● YOUR OBJECTIVE
Restate the listing word for word; omit the images.

● STORED DATA
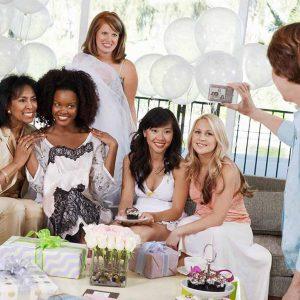 Gli amici si fotografano durante la festa di nozze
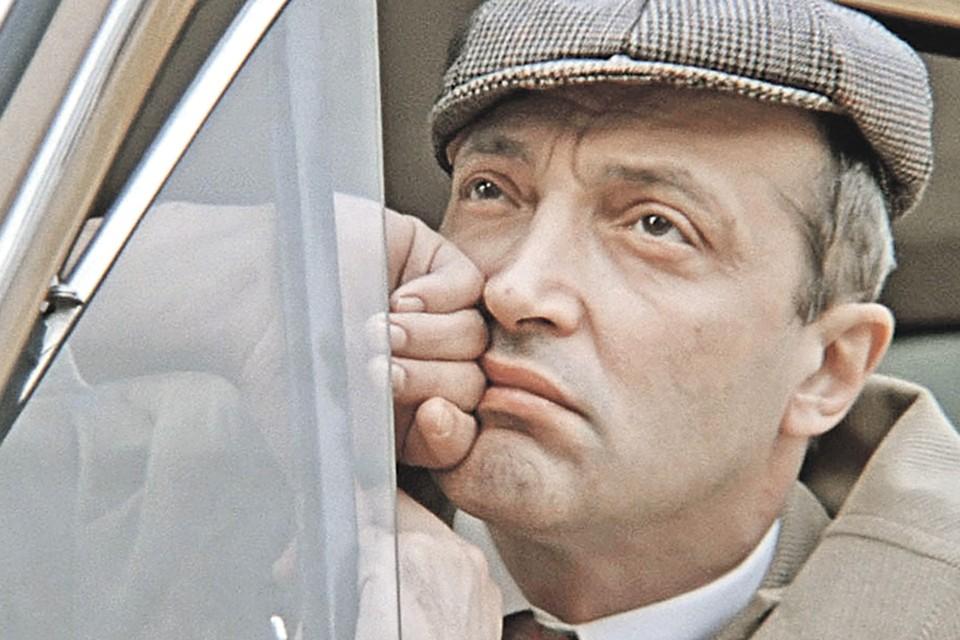 В «Покровских воротах» Михаил Михайлович не только выступил в качестве режиссера, но и сыграл Костика в зрелом возрасте. Фото: Кадр из фильма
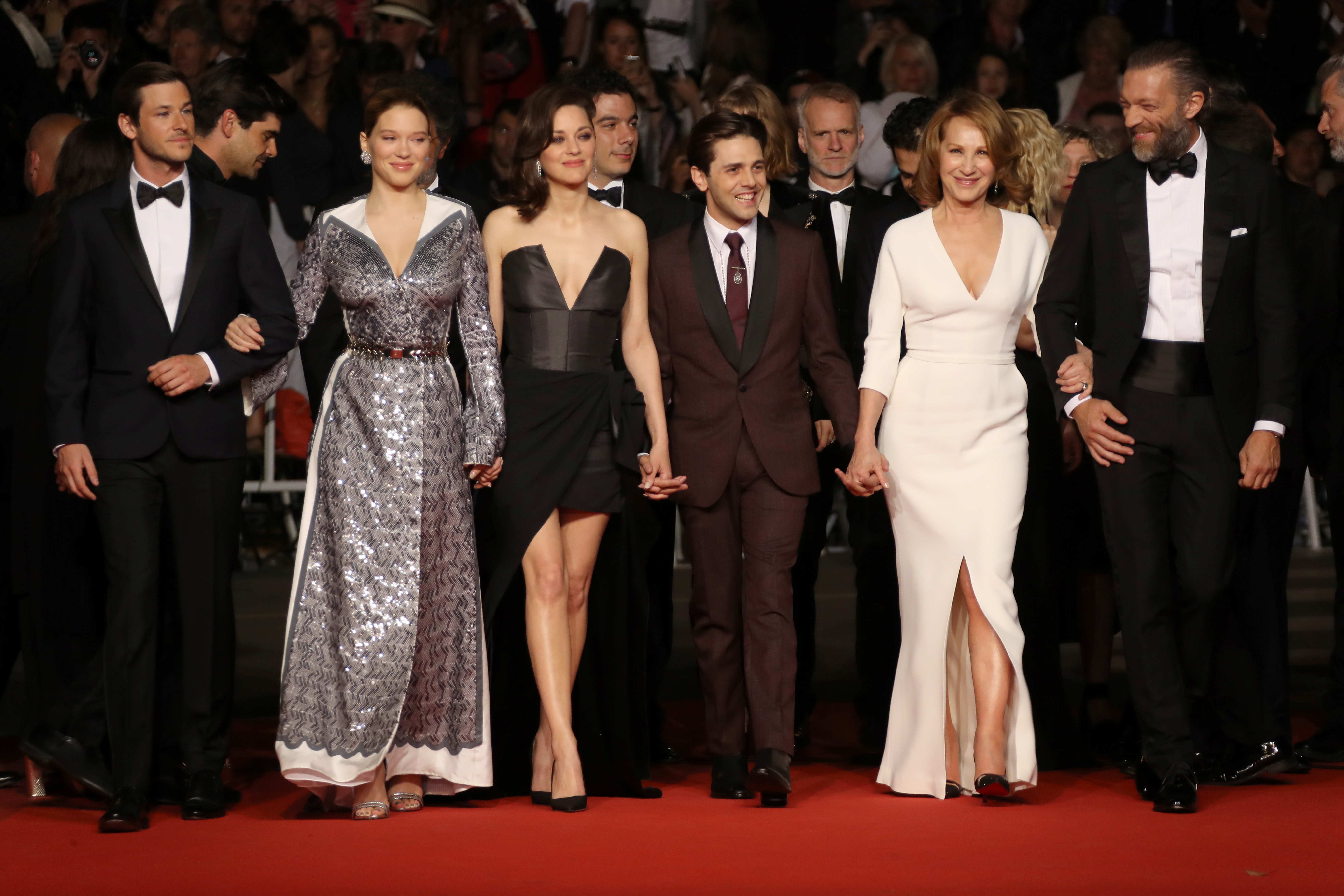 It's Only the End of the World: il cast al completo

● ANSWER
 Gli amici si fotografano durante la festa di nozze
 В «Покровских воротах» Михаил Михайлович не только выступил в качестве режиссера, но и сыграл Костика в зрелом возрасте. Фото: Кадр из фильма
 It's Only the End of the World: il cast al completo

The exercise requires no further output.